A complete issue · 24 pages · 1915
Judge — January 16, 1915
# "A Call to Arms" - Judge Magazine, January 16, 1915 This cover illustration by James Montgomery Flagg depicts a elegantly dressed woman in a white dress holding a bouquet, gazing upward with patriotic resolve. The title "A Call to Arms" suggests this is WWI propaganda imagery. Published in early 1915 (before U.S. entry into WWI in April 1917), this likely encourages American military preparedness or support for the Allied cause. The woman—a common symbolic figure for "Liberty" or the nation itself—represents the emotional appeal of patriotic duty.
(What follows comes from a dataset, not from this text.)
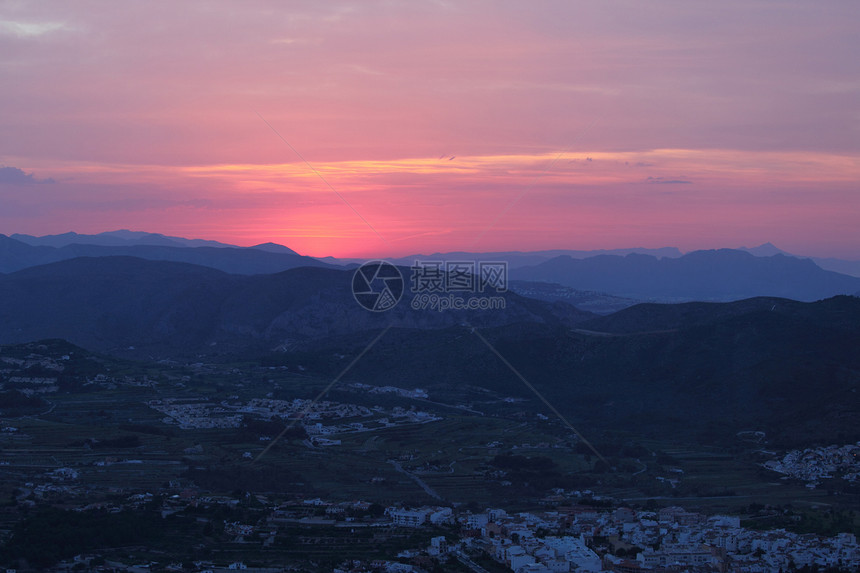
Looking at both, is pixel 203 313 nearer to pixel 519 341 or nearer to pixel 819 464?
pixel 519 341

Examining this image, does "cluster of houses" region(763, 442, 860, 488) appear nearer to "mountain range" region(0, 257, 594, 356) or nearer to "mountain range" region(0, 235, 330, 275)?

The composition echoes recruitment poster aesthetics that would become iconic during American involvement. Judge magazine, as a satirical publication, may use this image to comment on wartime sentiment, though the specific satirical angle isn't clear from the image alone.
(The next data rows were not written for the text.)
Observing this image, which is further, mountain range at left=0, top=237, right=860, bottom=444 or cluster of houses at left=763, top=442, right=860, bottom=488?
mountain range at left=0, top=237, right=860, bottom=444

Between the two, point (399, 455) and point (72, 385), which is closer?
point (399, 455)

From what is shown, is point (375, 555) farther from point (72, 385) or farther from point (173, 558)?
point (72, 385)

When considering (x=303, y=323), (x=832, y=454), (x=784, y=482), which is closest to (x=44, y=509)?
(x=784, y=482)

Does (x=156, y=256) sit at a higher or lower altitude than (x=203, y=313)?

# Judge Magazine, January 16, 1915 This page is primarily **advertising and masthead content** rather than political satire. The left side features an **ad for the Studio of Pictorial Art**, promoting mail-based art instruction under Grant E. Hamilton. The pitch argues that drawing skills cannot be self-taught—they require "skilled guidance" from professionals. The illustration shows a fashionably dressed woman, likely appealing to prospective students interested in commercial art. The right side displays the magazine's **contents page and subscription information**. The contents list humor pieces, illustrated features, and satirical commentary typical of Judge's format, though specific article titles don't clearly reference major 1915 political events visible here. The small "War Bulletin" at bottom obliquely references World War I, but provides no substantive commentary.
# "About Motors" - Judge Magazine Satirical Page This page presents early automotive-era humor, mocking the emerging car culture and social anxieties around automobiles (likely 1910s-1920s). The satirical sketches include: - **Racing car (#5)**: Represents speed and danger obsessions - **"A steering device"**: Mocks pretentious automotive terminology - **Fashion figures** (women with exaggerated dress/hats): Satirizes how automobiles affected fashion and women's liberation—cars required practical clothing - **"Splash feed," "Ball bearing," "Radiator trouble"**: Double-entendre jokes playing on mechanical terms - **"A universal joint"**: Likely jokes about romance/intimacy enabled by automobiles - **"All Nations Welcome" garage**: Possibly satirizes how cars democratized transportation across class lines The overall tone ridicules both mechanical complexity and how cars were reshaping social conventions, particularly regarding gender and courtship.